2 . A dosage form for delivery of an active ingredient where the matrix is monolithic and comprises:
a carboxyl polymer complexed with a multivalent cation; a disintegrating agent, for a first initial fast release of said active ingredient; and a modulating agent, for a second sustained release of said active ingredient.
3 . The dosage form according to claim 1 or 2 , wherein said carboxyl polymer complexed with multivalent cations is chosen from an anionic polysaccharide, natural polysaccharide, and a synthetic carboxyl polymer or combination thereof.
4 . The dosage form according to claim 3 , wherein said anionic polysaccharide is chosen from carboxymethylcellulose, carboxymethylstarch, carboxyl high amylose-starch, carboxymethyl-chitosan, and combinations thereof.
5 . The dosage form according to claim 3 , wherein said natural polysaccharide is chosen from a pectin, hyaluronan (hyaluronic acid), xanthane, gellan, alginate and combinations thereof.
6 . The dosage form according to claim 3 , wherein said synthetic carboxyl polymer is chosen from a carbomer (polyacrylic acid) or a cross-linked carbomer.
7 . The dosage form according to any one of claims 1 - 6 , wherein said multivalent cation is a divalent cation.
8 . The dosage form according to claim 7 , wherein said divalent cation is chosen from calcium (Ca 2+ ), magnesium (Mg 2+ ), copper (Cu 2+ ), zinc (Zn 2+ ), iron (Fe 2+ ), and combinations thereof.
9 . The dosage form according to claim 8 , wherein divalent cation is calcium (Ca 2+ ).
10 . The dosage form according to any one of claims 1 - 9 , wherein the carboxyl polymer complexed with a multivalent cation is present in a concentration of about 1% to about 75%.

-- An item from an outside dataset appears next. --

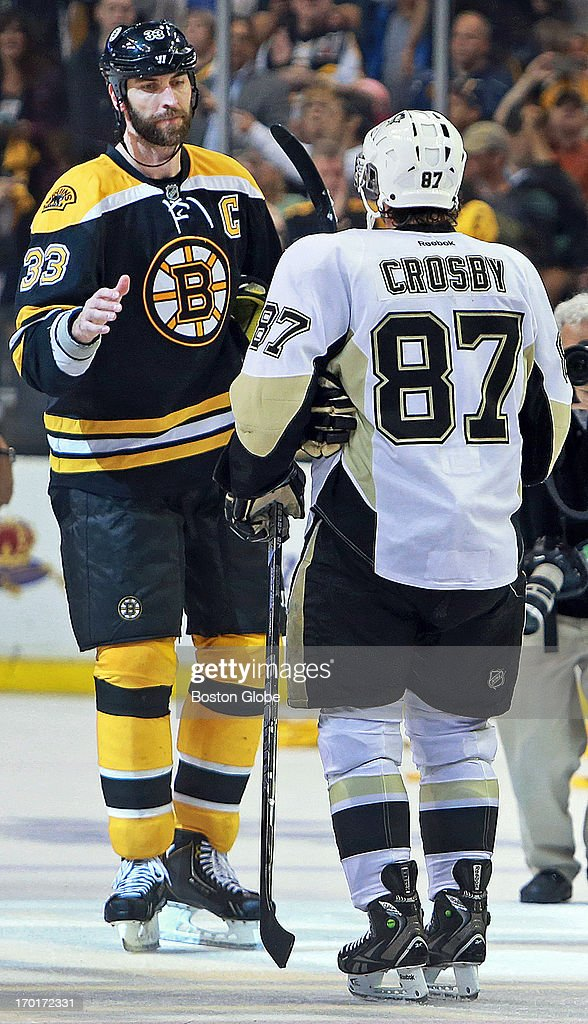 The Bruins Zdeno Chara, left, and the Penguins Sidney Crosby, right, start the traditional handshake line following the game. The Boston Bruins played the Pittsburgh Penguins in Game Four of the Eastern Conference Finals at TD Garden in Boston, June 7, 2013.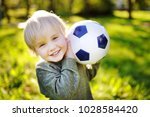little boy having fun playing a ... | Shutterstock . vector #1028584420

11 . The dosage form according to any one of claims 1 - 9 , wherein the carboxyl polymer complexed with a multivalent cation is present in a concentration of about 2% to about 50%.
12 . The dosage form according to any one of claims 1 - 9 , wherein the carboxyl polymer complexed with a multivalent cation is present in a concentration of about 5% to about 40%.
13 . The dosage form according to any one of claims 1 - 12 , wherein said disintegrating agent is chosen from a povidone, a povidone derivative, a crospovidone, a crosslinked sodium carboxymethyl cellulose, a cross-link starch, a cross-linked starch glycolate, a cellulose, a cellulose derivative, an alginate, a soy polysaccharide, or combinations thereof.
14 . The dosage form according to claim 13 , wherein said crospovidone is a cross-linked povidone.
15 . The dosage form according to claim 13 , wherein said cross-linked starch is sodium starch glycolate.
16 . The dosage form according to any one of claims 12 - 15 , wherein the disintegrating agent is present in a concentration of about 1% to about 75%.
17 . The dosage form according to any one of claims 12 - 15 , wherein the disintegrating agent is present in a concentration of about 5% to about 50%.
18 . The dosage form according to any one of claims 12 - 15 , wherein the disintegrating agent is present in a concentration of about 10% to about 40%.
19 . The dosage form according to any one of claims 1 - 18 , wherein said modulating agent is chosen from a polyvinylpyrollidone, a chondroitin, a hyaluronate, or combinations thereof.
20 . The dosage form according to any one of claims 1 - 18 , wherein said modulating agent comprises a molecule containing an amino group.
21 . The dosage form according to claim 20 , wherein said molecule containing an amino groups is chosen from a glucosamine, an oligochitosane, a lecithin, a choline, an amino acid or combinations thereof.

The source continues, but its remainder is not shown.